7. The method of claim 6 including the further step of employing at least one statistical data mining technique on the features to identify a subset of more significant features.

8. The method of claim 1 including the further step calculating a weighted combination of the identified subset of features operable as a data model for estimating subjective listening scores.

9. The method of claim 6 wherein the statistical data mining technique includes one or more of Multivariate Adaptive Regression Splines (“MARS”) and Classification and Regression Trees (“CART”).

10. The method of claim 8 including the further step of employing the data model to produce an estimate of subjective listening score for a speech signal that was not employed for generating the data model.

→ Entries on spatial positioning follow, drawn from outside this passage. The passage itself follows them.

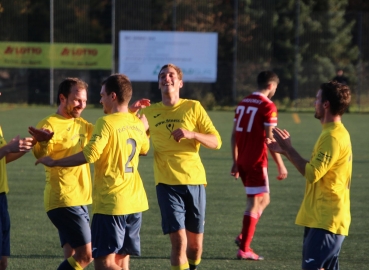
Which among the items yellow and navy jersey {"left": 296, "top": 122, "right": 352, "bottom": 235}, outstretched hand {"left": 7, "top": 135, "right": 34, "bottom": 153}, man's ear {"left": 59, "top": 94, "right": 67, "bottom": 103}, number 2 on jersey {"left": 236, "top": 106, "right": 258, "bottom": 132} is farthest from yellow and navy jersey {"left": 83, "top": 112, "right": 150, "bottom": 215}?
number 2 on jersey {"left": 236, "top": 106, "right": 258, "bottom": 132}

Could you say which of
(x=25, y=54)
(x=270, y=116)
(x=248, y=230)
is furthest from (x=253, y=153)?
(x=25, y=54)

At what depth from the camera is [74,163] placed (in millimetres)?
5164

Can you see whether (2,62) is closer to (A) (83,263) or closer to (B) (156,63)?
(B) (156,63)

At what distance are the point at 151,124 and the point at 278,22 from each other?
31.0 meters

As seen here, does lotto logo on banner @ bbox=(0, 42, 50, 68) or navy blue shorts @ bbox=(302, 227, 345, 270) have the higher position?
lotto logo on banner @ bbox=(0, 42, 50, 68)

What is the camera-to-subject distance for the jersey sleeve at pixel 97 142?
16.8 feet

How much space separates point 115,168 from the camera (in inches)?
209

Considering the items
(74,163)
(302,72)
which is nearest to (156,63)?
(302,72)

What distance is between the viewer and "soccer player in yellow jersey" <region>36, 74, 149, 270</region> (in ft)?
17.2

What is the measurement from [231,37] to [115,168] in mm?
31925

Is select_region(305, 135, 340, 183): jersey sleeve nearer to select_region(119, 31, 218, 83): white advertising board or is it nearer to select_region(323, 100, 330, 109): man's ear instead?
select_region(323, 100, 330, 109): man's ear

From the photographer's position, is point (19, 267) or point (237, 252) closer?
point (19, 267)

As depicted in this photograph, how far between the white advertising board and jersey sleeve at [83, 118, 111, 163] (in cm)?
2749

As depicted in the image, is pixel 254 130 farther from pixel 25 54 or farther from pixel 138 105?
pixel 25 54
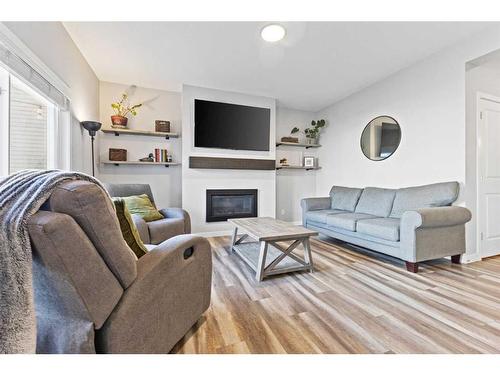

11. A computer program operable to use a data model for measuring speech quality from a clean speech signal and a degraded speech signal, comprising:

logic operable to perform auditory processing of the clean speech signal, thereby producing a subband decomposition of the clean speech signal;

logic operable to perform auditory processing of the degraded speech signal, thereby producing a subband decomposition of the degraded speech signal; and

logic operable to perform cognitive mapping based on the clean speech signal, the subband decomposition of the clean speech signal, and the subband decomposition of the degraded speech signal.

12. The computer program of claim 11 further including logic operable to aggregate cognitively similar distortions through segmentation and classification.

13. The computer program of claim 12 further including logic operable to calculate the absolute difference between the subband decomposition of the clean speech signal and the subband decomposition of the degraded speech signal.

14. The computer program of claim 13 further including logic operable to perform time domain segmentation based on voice activity detection.

15. The computer program of claim 14 further including logic operable to classify frame distortion severity.

16. The computer program of claim 15 further including logic operable to generate the data model for measuring speech quality from the clean speech signal and the degraded speech signal.

17. The computer program of claim 16 further including logic operable to employ at least one statistical data mining technique on the features to identify a subset of more significant features.

18. The computer program of claim 17 further including logic operable to calculate a weighted combination of the identified subset of features operable as a data model for estimating subjective listening scores.

19. The computer program of claim 17 wherein the statistical data mining technique includes one or more of Multivariate Adaptive Regression Splines (“MARS”) and Classification and Regression Trees (“CART”).

20. The computer program of claim 18 further including logic operable to employ the data model to produce an estimate of subjective listening score for a speech signal that was not employed for generating the data model.